Todos descendieron por la rampa, al campo frío y ventoso. Al pie de la rampa, Baynes descubrió que estaba otra vez junto a Lotze.
—En verdad —dijo caminando junto a Lotze—, la cara de usted no me gusta, señor Lotze, así que creo que lo denunciaré de todos modos.
Se alejó rápidamente dejando atrás a Lotze.
En el otro extremo del campo esperaba mucha gente, junto a la puerta de salida. Parientes, amigos de los pasajeros. Algunos saludaban con la mano, otros miraban ansiosamente estudiando las caras. Un japonés corpulento, de mediana edad, bien vestido, con un abrigo de corte inglés, pantalones Oxford, galera, esperaba un poco más adelante que los otros, con un japonés más joven al lado. En la solapa del abrigo llevaba la insignia de los jerarcas del Pacífico. Misiones Comerciales del Gobierno Imperial. Ahí está, se dijo Baynes. El señor N. Tagomi, que ha venido a buscarme personalmente.

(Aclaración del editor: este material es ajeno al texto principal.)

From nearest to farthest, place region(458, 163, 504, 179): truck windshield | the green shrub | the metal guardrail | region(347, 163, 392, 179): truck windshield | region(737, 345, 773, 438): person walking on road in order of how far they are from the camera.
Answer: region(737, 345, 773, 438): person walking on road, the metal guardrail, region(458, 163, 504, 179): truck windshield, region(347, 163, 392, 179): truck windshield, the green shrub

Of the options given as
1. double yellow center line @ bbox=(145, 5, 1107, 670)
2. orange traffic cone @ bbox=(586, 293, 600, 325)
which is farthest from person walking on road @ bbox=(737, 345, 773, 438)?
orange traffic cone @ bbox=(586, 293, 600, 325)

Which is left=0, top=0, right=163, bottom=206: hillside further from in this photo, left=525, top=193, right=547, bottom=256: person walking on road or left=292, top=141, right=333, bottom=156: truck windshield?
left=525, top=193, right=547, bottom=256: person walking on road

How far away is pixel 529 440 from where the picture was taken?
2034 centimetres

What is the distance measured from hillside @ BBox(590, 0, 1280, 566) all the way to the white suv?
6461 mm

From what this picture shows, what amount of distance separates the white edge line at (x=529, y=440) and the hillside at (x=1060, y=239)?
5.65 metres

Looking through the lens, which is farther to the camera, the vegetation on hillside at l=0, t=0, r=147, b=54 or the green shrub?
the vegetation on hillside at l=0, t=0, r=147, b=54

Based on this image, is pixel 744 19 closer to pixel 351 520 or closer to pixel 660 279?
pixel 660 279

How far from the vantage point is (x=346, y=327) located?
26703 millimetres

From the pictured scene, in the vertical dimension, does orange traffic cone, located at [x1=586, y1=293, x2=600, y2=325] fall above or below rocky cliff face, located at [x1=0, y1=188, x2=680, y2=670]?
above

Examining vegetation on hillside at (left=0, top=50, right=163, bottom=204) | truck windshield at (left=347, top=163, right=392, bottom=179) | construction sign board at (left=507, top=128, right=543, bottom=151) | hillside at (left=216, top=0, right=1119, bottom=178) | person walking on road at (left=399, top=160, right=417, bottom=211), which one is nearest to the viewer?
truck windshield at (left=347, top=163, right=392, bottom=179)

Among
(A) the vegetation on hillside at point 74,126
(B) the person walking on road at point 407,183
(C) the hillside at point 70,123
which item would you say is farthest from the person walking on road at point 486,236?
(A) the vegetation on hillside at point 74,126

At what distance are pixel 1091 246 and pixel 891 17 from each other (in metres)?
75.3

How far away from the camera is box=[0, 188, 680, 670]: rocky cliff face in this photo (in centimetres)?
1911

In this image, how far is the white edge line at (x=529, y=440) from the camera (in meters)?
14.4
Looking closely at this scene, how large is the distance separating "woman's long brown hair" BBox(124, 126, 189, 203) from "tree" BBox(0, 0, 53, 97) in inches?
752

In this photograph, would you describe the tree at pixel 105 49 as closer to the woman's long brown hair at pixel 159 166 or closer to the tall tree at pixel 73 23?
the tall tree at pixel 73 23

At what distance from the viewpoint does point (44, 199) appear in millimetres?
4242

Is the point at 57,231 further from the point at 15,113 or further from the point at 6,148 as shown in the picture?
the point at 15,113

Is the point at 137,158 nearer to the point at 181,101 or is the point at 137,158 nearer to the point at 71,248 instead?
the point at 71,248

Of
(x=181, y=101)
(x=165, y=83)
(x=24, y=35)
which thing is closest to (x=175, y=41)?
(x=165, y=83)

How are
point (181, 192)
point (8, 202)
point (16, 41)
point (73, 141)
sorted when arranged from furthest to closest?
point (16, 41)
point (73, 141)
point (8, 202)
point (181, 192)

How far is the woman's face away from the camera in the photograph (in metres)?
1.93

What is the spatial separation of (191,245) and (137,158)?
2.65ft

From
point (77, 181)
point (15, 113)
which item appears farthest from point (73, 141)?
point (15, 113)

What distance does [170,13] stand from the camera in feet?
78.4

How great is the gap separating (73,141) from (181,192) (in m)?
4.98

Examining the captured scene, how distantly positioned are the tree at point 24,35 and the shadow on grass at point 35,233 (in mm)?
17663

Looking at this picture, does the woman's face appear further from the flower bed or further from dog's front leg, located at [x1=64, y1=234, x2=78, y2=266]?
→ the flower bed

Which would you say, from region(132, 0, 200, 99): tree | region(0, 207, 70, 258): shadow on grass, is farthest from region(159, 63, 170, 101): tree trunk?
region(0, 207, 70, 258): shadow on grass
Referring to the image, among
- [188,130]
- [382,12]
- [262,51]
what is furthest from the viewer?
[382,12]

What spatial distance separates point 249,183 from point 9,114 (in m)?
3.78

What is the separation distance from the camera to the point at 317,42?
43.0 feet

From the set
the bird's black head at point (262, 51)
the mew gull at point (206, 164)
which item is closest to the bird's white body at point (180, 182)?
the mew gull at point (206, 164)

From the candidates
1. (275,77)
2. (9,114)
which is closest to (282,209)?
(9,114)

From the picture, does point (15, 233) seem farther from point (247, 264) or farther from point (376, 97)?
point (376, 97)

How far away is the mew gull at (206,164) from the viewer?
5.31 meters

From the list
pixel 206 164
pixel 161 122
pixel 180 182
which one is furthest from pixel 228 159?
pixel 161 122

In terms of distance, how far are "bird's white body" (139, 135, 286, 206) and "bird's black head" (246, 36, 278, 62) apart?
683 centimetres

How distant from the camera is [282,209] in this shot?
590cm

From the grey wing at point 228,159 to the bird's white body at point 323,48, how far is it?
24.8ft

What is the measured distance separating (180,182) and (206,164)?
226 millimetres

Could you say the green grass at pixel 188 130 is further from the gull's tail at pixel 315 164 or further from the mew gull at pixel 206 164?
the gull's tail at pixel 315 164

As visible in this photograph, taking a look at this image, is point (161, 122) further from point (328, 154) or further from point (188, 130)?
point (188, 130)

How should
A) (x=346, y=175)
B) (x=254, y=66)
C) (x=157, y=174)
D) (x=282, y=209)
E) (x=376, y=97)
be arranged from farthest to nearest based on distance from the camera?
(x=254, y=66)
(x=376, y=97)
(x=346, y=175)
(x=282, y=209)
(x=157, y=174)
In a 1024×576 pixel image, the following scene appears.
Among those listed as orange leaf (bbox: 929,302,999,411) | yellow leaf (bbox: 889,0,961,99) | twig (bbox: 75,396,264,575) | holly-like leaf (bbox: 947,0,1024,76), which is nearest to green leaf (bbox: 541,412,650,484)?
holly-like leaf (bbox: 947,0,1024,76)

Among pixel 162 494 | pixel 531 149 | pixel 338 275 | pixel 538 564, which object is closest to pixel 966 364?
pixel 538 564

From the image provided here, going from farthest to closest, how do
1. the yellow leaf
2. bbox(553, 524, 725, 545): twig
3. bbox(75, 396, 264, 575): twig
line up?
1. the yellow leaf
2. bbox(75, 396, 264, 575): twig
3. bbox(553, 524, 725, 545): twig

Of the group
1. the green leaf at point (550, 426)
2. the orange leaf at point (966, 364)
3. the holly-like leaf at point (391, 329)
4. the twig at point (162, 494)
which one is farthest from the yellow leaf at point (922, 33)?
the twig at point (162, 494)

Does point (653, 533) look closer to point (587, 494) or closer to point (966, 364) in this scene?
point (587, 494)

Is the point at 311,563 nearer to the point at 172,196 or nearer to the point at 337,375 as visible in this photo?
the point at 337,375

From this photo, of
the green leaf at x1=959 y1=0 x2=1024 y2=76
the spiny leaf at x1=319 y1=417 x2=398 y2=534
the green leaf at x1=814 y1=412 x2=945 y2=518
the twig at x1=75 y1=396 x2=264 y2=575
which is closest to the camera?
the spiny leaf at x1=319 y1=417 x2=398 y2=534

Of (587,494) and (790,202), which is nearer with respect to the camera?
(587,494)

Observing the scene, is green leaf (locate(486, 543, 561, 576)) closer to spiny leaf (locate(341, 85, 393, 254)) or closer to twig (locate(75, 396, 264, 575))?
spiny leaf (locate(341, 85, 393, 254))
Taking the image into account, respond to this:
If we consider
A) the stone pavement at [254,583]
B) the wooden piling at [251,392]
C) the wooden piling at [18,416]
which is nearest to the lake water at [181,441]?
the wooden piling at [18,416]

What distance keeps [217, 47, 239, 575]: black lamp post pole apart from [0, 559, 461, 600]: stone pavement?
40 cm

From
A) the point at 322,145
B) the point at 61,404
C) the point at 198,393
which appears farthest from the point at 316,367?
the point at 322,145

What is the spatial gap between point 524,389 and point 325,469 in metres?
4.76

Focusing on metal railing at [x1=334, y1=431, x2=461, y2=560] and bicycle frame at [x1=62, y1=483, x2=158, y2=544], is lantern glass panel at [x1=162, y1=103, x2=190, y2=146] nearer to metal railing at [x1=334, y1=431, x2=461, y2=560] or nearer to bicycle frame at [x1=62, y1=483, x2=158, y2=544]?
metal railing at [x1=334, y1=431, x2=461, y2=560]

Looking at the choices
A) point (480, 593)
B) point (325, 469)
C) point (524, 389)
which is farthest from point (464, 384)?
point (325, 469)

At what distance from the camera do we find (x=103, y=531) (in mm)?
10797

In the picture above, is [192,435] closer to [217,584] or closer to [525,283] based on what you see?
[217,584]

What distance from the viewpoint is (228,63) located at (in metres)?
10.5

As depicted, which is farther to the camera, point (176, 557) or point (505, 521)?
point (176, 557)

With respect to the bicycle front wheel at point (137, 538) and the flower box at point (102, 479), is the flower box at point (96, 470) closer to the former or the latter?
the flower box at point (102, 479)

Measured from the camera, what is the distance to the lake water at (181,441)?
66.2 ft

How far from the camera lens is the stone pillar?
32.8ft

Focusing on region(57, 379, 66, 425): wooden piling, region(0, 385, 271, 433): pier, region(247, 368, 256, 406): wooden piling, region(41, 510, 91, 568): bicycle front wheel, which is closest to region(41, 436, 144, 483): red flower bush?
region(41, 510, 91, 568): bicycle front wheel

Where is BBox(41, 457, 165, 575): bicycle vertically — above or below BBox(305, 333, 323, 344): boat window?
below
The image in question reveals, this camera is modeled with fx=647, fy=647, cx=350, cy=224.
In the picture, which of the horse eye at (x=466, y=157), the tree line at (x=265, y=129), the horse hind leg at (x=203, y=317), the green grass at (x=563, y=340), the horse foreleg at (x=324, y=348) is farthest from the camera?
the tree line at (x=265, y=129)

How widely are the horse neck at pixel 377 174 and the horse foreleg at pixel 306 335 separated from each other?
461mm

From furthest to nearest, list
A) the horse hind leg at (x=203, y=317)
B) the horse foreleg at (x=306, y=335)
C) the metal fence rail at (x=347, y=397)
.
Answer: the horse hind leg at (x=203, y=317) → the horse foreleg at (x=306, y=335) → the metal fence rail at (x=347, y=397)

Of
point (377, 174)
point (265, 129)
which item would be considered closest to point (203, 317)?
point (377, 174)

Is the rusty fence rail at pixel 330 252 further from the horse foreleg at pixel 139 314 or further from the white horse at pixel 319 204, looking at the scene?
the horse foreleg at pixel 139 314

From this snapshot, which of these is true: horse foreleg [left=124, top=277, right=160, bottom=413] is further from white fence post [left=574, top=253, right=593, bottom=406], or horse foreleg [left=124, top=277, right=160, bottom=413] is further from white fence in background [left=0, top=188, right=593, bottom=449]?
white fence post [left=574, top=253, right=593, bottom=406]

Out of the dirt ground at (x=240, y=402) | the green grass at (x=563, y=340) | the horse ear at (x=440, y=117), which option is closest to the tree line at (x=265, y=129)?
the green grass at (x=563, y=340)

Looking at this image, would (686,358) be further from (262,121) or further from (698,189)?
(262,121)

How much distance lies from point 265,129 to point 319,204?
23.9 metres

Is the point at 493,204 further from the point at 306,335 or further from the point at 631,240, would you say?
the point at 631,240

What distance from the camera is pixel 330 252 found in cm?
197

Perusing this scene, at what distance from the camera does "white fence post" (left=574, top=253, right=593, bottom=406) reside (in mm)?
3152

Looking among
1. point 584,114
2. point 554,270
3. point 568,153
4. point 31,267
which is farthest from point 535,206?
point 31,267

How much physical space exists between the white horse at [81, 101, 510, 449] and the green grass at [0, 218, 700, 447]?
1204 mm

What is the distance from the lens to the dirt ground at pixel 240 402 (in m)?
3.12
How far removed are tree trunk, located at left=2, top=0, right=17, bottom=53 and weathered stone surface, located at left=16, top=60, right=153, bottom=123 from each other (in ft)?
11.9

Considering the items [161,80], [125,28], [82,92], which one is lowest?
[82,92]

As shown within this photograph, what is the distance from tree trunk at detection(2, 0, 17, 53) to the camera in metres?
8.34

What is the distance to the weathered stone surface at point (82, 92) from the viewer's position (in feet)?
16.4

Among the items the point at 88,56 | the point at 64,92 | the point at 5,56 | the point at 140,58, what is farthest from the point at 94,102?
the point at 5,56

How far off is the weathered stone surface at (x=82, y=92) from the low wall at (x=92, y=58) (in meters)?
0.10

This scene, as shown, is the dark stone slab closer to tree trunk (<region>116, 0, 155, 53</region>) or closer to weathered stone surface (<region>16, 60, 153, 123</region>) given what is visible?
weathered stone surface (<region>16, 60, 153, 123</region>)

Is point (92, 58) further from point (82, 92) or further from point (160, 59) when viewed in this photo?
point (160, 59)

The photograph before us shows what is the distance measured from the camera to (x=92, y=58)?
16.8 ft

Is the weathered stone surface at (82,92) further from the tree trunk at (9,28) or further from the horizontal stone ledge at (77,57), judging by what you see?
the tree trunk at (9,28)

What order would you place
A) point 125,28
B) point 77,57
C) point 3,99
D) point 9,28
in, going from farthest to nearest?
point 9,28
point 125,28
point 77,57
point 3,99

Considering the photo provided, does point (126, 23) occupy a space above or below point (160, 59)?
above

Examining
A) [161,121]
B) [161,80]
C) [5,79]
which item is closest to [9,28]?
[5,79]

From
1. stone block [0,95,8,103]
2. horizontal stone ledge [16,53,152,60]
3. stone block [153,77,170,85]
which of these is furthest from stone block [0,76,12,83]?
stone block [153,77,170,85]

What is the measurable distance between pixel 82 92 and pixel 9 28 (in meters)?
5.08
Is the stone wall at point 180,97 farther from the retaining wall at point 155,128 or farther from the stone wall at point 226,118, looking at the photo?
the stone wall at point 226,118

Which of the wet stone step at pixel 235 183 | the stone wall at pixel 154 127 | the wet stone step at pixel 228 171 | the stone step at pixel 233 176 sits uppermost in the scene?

El japonés dio un paso y dijo sacudiendo la cabeza. titubeando: —Herr Baynes, buenas tardes.
—Buenas tardes, señor Tagomi —dijo Baynes extendiendo la mano.
Se dieron la mano y luego se saludaron con una reverencia. El joven japonés también hizo una reverencia, sonriente.
—Hace frío señor, en este campo —dijo el señor Tagomi—. Podemos regresar al centro de la ciudad en el helicóptero de la Misión, ¿le parece correcto?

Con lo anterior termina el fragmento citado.